Changangkha Middle Secondary School, Thimphu

No separate budget for special education

There are no specialized teachers for effective teaching

The only inclusive school in Thimphu, Changangkha Middle Secondary School (CMSS), is in need of specialized teachers and a separate budget for the education of the special needs students.

The Principal of CMSS, Nyendo, said the school does not have a separate budget required to purchase appropriate teaching materials, facilities and equipment for the special needs classes. The school has to also spend money in something as small but necessary as lamination of the chart papers so that the children do not tear them off or even eat it. He said it is expensive to run such an inclusive school.

He pointed out that some special needs students cannot use normal toilets. “They need to have toilets which suit them – accessible toilets for them, which is not in the school,” Principal Nyendo said.

There are many challenges faced by the school, teachers and the special needs children, he added.

The biggest challenge is the lack of specialized teachers. “There are eight types of disabilities among the 63 children, and not even one teacher is specialized in any particular disability,” stated the principal.

However, there are 11 trained teachers with basic knowledge and language skills in handling issues and taking care of the special needs children.

Nyendo said the main objective of having such an inclusive school with special needs program is to include the many children with disabilities in the locality “There should be a school or an institute where these children with disabilities should be supported and admitted.
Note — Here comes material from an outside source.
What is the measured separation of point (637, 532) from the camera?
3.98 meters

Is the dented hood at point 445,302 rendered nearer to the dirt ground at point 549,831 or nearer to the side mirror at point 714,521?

That is why an inclusive school was started in 2003,” he said.

The school aims to change the mindset of the people who think children with disabilities cannot mingle with the other students in the school.

However, the principal said it is not only the school but there should be multi-sectorial support that is required. There are 18 Special Education Need (SEN) schools across the country.

CMSS has admitted 63 students with 8 types of disabilities ranging from mild to severe. There are 14 students with Cerebral Palsy, 6 students have the Down Syndrome. There are 10 students with Autism Spectrum Disorder, 8 are diagnosed with Intellectual Disability. 20 students with Learning Difficulty, 3 students with Speech & Language Impairment, 1 student with Attention Deficient Hyper Disorder (ADHD), and 1 student with Multiple Disorder.

Currently, CMSS has 911 students in total. The school has PULL IN classes and PUSH IN classes and also pre-vocational classes, health and physical classes, cultural, and gardening classes catered to special needs students. Timely coaching classes and help to socialize are also provided.

“This year we started pre-vocational services. Under this, we have divided pre-vocational into four parts; they are laundry, cooking, tailoring and arts and craft. There are around 20 children who cannot take academics because they are cognitively challenged. Each student can master those skills. One day, they will lead their life in that particular skill so that they do not have to depend on others,” said Nyendo.

According to the school, admission of children with severe needs was denied earlier, but now CMSS takes in students with severe disabilities, with the objective to help them lead a normal life.

“It is not a problem with the child – it is a problem with disability. We are self-contained in the school where we do not give them skills classes nor do we have different curriculum classes for them, but we teach how to live their life. For example, learning to eat by themselves, using bathroom on their own,” said the principal.

The parents of the children with serve disabilities also help out the teachers, even in the classroom. There are 10 students in a self-contained category.

The school had earlier provided justification and safety assurance to the parents of normal students sharing the school premises and classrooms with the special needs students. According to the Principal, this kind of convincing and understanding between the parents and school took some time and effort.

As of now, the intake of children with disabilities is increasing every year, mainly because the parents are now aware of the services the school provides. Although there is a huge pressure on the admission, however, the school has admitted all the 14 children who sought admission this year.10 of them are studying in PP and four are in other classes.

By the age of 16, the special needs children transit to other institutions, like Draktsho Vocational Training Centre for Special Children and Youth. So far, 18 children from the school have gone on to other institutions.